Select and copy out every line in the records containing "States".

Working data -
● ● ● ● ●

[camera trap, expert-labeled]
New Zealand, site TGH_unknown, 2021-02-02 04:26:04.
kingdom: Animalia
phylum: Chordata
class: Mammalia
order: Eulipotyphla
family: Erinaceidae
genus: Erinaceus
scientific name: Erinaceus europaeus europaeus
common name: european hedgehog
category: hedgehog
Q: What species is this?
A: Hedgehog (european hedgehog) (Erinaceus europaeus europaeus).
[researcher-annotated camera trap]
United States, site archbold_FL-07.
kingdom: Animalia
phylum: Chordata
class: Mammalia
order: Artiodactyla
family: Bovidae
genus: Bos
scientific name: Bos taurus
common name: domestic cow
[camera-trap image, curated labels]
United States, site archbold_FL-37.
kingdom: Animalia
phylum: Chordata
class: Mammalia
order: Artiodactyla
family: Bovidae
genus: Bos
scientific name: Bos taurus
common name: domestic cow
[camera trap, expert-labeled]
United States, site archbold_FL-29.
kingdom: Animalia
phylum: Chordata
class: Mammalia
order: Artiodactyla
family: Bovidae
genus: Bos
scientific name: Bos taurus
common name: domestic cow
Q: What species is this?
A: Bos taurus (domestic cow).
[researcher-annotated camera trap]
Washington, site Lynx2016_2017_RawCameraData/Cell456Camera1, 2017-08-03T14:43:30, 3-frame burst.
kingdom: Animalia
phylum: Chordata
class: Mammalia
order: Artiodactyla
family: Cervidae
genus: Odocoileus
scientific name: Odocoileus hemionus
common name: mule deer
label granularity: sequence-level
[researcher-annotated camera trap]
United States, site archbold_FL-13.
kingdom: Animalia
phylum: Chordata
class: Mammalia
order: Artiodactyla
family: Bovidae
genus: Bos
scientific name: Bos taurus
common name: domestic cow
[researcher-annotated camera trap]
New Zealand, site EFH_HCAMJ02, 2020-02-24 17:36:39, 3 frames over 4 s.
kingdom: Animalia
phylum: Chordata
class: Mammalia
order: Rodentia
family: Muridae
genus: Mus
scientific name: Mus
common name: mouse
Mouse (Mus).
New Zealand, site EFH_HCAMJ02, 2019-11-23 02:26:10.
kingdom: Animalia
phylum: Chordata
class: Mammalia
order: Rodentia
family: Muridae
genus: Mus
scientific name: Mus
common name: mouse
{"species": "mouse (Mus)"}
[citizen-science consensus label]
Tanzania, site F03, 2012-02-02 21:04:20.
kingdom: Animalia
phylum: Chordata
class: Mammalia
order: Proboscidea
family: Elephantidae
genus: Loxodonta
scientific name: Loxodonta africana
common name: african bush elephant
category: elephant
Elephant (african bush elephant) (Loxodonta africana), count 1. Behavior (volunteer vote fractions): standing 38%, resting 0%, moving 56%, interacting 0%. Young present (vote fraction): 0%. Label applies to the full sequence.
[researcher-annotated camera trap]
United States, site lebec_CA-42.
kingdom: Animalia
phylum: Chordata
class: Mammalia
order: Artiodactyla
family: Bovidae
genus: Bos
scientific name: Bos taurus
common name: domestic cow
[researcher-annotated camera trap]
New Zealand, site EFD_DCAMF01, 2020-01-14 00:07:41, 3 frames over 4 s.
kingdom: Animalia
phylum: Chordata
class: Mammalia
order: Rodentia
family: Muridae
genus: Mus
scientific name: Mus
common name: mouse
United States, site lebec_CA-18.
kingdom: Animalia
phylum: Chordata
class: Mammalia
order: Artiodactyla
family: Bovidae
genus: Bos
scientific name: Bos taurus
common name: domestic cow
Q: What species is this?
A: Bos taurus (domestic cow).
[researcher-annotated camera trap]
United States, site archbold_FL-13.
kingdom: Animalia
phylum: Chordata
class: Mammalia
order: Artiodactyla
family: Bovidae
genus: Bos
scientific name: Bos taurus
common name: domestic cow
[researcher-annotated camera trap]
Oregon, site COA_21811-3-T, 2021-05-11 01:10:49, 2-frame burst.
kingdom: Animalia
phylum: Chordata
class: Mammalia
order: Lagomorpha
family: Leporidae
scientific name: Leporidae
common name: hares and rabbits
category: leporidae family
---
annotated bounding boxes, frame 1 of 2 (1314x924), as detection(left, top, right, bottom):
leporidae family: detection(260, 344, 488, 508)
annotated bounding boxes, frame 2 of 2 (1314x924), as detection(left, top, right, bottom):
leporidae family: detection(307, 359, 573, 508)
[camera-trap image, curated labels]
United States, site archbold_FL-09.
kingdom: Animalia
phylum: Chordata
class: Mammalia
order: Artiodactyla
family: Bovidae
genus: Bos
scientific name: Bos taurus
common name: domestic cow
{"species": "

● ● ● ● ●

Solution to this task -
United States, site archbold_FL-07.
United States, site archbold_FL-37.
United States, site archbold_FL-29.
United States, site archbold_FL-13.
United States, site lebec_CA-42.
United States, site lebec_CA-18.
United States, site archbold_FL-13.
United States, site archbold_FL-09.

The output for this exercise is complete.